__課題の指示__
北朝鮮の核計画をめぐる6者協議の合意についての文章の続きを、最後の文の後から書くこと。

__抜粋文__
= = = = =

6者協議合意批判派の誤り 平和的解決の一歩 ピーター・ヘイズ

 北京で2月8日から13日まで開かれた朝鮮民主主義人民共和国(北朝鮮)の核計画をめぐる第5回6者協議第3セッションは「初期段階の措置」を実施することで合意した。米国、中国、ロシア、韓国、日本、北朝鮮の6カ国が合意した措置には次のようなものがある。 
 
―北朝鮮は寧辺でのプルトニウム生産・処理を停止し、この停止を監視し、検証するために国際原子力機関(IAEA)の査察官が同国に復帰する。 
―米朝関係、日朝関係、エネルギー・経済支援、停戦・安全保障問題、朝鮮半島の非核化に関する5つの作業部会を設立する。 
−60日以内に5万トンの重油に相当する緊急エネルギー支援を提供する。 
 
 6者はまた「次の段階」として、「北朝鮮によるすべての核計画についての完全な申告の提出、ならびに黒鉛減速炉および再処理工場を含むすべての既存の核施設の無能力化の期間中、北朝鮮に対して、最初の輸送の5万トンの重油を含む100万トンの重油に相当する規模を限度とする経済、エネルギーおよび人道支援が北朝鮮に提供される」ことを約束した。

= = = = =

__データ行__

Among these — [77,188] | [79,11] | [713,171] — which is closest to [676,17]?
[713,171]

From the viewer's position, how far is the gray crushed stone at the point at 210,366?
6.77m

= = = = =

__課題の出力__
米国は譲歩したのか 
 
 北京の取引は背信行為であり、1994年10月の米朝「枠組み合意」をほうふつさせるものだとして既に攻撃されている。枠組み合意のもと、北朝鮮は核燃料サイクルを凍結し、2基の軽水炉と年間50万トンの重油を軽水炉が完成するまで受けることになっていた。枠組み合意は、2002年に米国が北朝鮮は合意に違反して、ウラン濃縮計画を推し進めていると非難し、崩壊した。超強硬派はまた間違った思い込みをした。 
 
 枠組み合意は2基の原子炉を年利2%の譲許的融資(訳注:市場より有利な条件での貸付)のもと約40億ドルで北朝鮮に提供するものであった。資本と運転経費、電力が韓国に商業ベースで輸出できたと仮定して(北朝鮮の送電系統はそれらの原子炉を運転できない)、北朝鮮にとって、それらの原子炉の年間経費の総額は現在の価格で3億ドルになったであろう。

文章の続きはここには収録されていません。